Tests unitaires avec AEM Mocks

Tests unitaires avec AEM Mocks

Dans cet article, je vous propose un exemple simple (les sources ici : https://github.com/jocbat/AEMUnitTestsSample) utilisant wcm.io et plus particulièrement son module Testing, permettant de faire entre autres des tests unitaires et des tests d’intégration. Ce framework se base sur les mocks des APIs Sling, JCR et OSGi accessibles ici. Il s’agit ici d’une introduction qui permet de mocker la base de données (JCR). Des exemples plus poussés viendront certainement dans un prochain article sur le mock de sling models, services OSGi etc…Il y a en effet pas mal de choses à dire déjà rien que sur cet exemple.

Soyons honnêtes : tout n’est pas parfait, la cohabitation de certaines dépendances maven posent parfois quelques problèmes et toutes les fonctionnalités ne sont pas disponibles.
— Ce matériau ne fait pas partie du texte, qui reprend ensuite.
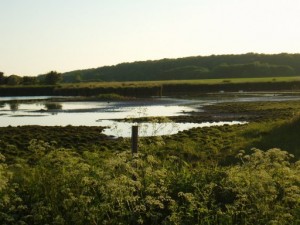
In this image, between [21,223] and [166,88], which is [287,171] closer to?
[21,223]

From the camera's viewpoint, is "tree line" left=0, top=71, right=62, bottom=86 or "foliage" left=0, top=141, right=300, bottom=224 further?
"tree line" left=0, top=71, right=62, bottom=86

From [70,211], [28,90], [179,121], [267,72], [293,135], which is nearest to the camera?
[70,211]

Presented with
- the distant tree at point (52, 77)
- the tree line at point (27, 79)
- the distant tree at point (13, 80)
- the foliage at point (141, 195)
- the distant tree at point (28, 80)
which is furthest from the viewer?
the distant tree at point (28, 80)

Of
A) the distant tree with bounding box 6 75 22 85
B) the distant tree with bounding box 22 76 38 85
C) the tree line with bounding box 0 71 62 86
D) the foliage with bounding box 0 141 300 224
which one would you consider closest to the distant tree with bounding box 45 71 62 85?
the tree line with bounding box 0 71 62 86

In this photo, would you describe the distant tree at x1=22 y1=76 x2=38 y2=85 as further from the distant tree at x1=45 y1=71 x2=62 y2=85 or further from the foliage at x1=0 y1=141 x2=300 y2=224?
the foliage at x1=0 y1=141 x2=300 y2=224

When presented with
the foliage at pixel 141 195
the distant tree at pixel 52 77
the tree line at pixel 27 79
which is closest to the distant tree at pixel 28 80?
the tree line at pixel 27 79

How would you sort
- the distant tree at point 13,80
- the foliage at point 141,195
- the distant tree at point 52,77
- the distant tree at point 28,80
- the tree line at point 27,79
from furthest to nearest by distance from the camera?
the distant tree at point 28,80 < the distant tree at point 52,77 < the tree line at point 27,79 < the distant tree at point 13,80 < the foliage at point 141,195

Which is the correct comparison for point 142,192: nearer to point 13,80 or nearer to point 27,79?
point 13,80

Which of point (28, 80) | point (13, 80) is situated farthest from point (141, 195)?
point (28, 80)

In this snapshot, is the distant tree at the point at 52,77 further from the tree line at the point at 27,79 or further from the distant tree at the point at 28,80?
the distant tree at the point at 28,80

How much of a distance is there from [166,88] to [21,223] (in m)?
110

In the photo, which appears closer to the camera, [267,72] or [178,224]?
[178,224]

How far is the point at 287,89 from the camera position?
4808 inches

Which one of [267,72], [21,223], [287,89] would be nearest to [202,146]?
[21,223]
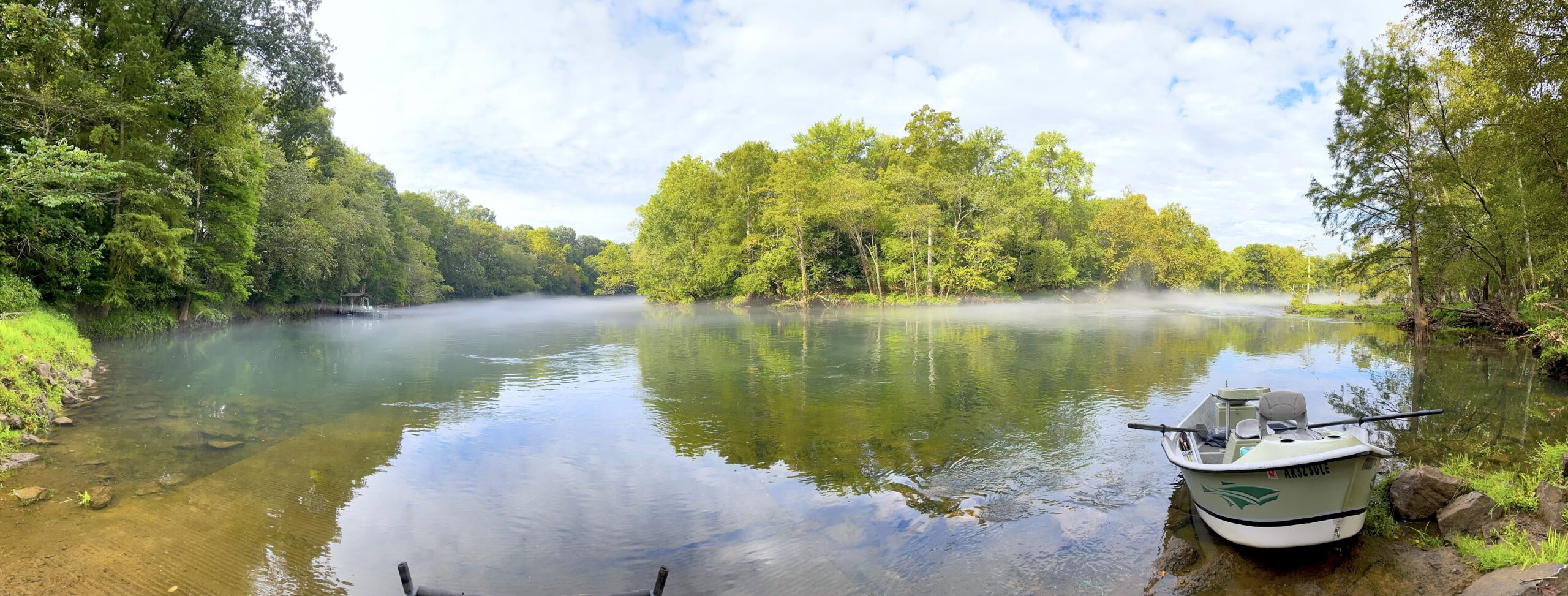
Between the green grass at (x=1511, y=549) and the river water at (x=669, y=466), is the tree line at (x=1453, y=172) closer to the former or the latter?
the river water at (x=669, y=466)

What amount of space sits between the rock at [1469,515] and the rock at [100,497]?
40.2 feet

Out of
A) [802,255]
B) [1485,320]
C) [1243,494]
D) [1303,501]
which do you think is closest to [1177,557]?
[1243,494]

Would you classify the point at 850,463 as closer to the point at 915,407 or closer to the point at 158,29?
the point at 915,407

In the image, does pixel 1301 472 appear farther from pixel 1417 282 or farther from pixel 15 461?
pixel 1417 282

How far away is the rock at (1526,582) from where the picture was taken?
3584mm

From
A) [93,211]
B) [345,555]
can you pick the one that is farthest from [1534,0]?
[93,211]

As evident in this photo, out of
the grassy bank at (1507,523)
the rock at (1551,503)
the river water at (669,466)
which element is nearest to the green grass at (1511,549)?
the grassy bank at (1507,523)

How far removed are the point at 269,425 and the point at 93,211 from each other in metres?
16.1

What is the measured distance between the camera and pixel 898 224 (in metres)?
48.7

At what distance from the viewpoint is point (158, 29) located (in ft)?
67.5

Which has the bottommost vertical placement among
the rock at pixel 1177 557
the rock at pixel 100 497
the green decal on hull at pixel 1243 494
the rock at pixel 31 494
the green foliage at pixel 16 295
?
the rock at pixel 1177 557

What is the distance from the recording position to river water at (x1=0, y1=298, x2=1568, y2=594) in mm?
5219

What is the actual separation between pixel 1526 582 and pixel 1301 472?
116 centimetres

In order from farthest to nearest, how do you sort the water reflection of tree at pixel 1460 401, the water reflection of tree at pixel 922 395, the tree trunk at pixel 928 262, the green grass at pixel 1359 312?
1. the tree trunk at pixel 928 262
2. the green grass at pixel 1359 312
3. the water reflection of tree at pixel 1460 401
4. the water reflection of tree at pixel 922 395
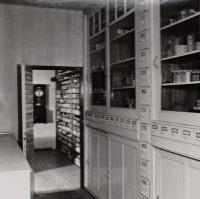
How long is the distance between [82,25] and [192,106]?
3.20 metres

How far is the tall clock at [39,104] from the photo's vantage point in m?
8.39

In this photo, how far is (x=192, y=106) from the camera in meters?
2.36

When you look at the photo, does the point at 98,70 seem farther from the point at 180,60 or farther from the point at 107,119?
the point at 180,60

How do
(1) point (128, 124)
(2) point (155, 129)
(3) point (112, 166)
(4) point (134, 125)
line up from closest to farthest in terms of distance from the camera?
(2) point (155, 129), (4) point (134, 125), (1) point (128, 124), (3) point (112, 166)

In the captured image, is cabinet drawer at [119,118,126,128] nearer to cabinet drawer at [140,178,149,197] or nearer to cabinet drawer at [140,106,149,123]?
cabinet drawer at [140,106,149,123]

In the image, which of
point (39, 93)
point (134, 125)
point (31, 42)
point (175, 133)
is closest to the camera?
point (175, 133)

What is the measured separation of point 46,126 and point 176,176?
6.52 m

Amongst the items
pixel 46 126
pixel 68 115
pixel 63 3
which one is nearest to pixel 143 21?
pixel 63 3

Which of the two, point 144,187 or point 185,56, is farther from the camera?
point 144,187

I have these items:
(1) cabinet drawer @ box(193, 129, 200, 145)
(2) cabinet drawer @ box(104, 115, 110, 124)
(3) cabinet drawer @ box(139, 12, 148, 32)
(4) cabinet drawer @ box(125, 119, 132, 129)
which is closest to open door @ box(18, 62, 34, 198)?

Manions l’euphémisme : c’est embêtant. Cependant il est possible de faire des choses très intéressantes dont cet article ne montre qu’une infime partie.

Enfin, il est également possible que le rédacteur de ce post ait ajouté les mauvaises dépendances lors de son investigation Si tel est le cas, je serai ravi que le lecteur magnanime et clément me laisse un commentaire pour m’en informer.

Pourquoi ?

Les tests unitaires en général

Note : si vous êtes « Unit Tests Friend », vous pouvez sauter cette section

Au vu du ratio de projets possédant des test unitaires ainsi que du merveilleux adage « tester, c’est douter », je me sens quelque peu obligé de répondre à cette question.

Oui, pourquoi ? Pourquoi diable se faire violence en ajoutant des dépendances maven qui, aux dires de l’auteur de cette page, peuvent être instables et cause de nombreux cris, râles et déceptions ?

La réponse est somme toute assez simple : le gain de temps :

– nous codons comme des dieux, c’est une évidence, il nous arrive tout de même parfois très humainement de laisser traîner une erreur d’implémentation dans notre code.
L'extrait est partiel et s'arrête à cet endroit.